Task: The answer must be one number: how many lines in the records below contain the word "ranked".

Data for processing:
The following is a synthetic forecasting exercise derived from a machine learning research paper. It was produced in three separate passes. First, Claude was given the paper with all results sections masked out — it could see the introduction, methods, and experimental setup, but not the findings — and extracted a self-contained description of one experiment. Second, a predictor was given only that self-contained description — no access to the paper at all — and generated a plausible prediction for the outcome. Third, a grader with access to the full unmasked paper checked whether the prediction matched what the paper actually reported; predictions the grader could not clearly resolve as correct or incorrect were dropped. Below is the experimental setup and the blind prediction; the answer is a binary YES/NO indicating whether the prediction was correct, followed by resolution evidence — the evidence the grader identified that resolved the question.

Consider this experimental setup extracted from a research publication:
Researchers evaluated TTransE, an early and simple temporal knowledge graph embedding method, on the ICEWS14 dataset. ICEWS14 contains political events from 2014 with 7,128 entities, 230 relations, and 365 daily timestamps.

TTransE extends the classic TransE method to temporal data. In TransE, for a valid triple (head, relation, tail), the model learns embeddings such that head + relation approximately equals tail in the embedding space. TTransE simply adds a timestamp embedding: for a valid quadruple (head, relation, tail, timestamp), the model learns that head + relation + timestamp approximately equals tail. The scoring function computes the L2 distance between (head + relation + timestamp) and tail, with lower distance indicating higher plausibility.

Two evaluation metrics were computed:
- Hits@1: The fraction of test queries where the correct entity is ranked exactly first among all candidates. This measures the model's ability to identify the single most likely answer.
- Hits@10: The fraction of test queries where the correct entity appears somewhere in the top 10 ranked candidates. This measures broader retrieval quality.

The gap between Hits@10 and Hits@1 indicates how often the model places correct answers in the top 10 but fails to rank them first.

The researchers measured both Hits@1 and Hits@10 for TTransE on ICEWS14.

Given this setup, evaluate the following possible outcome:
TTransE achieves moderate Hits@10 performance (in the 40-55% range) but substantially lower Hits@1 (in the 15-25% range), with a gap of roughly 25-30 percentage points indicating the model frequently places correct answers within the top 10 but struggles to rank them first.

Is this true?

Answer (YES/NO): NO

--

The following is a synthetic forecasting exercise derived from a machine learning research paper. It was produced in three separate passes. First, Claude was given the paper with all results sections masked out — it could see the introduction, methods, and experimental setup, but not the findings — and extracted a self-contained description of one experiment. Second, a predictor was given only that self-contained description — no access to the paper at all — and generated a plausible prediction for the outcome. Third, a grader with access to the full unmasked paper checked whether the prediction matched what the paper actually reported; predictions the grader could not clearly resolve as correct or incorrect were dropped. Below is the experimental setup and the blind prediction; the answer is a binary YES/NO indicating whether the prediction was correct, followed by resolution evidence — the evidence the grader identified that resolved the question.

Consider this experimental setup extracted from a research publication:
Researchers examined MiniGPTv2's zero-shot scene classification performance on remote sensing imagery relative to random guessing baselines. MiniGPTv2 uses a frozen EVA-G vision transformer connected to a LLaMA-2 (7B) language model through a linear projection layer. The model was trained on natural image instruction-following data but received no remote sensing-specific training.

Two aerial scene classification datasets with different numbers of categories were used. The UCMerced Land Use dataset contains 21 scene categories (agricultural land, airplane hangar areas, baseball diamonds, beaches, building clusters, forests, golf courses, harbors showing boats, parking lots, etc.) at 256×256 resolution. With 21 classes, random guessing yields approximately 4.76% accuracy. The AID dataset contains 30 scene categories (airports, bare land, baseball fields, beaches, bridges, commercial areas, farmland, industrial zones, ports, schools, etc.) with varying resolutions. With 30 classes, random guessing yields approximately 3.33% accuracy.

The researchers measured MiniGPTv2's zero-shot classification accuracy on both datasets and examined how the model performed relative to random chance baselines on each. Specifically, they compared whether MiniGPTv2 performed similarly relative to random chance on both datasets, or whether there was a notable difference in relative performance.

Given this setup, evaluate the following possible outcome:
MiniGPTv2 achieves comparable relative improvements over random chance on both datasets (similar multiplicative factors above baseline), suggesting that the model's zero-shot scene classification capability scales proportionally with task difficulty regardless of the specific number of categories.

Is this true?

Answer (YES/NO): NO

Task response: 2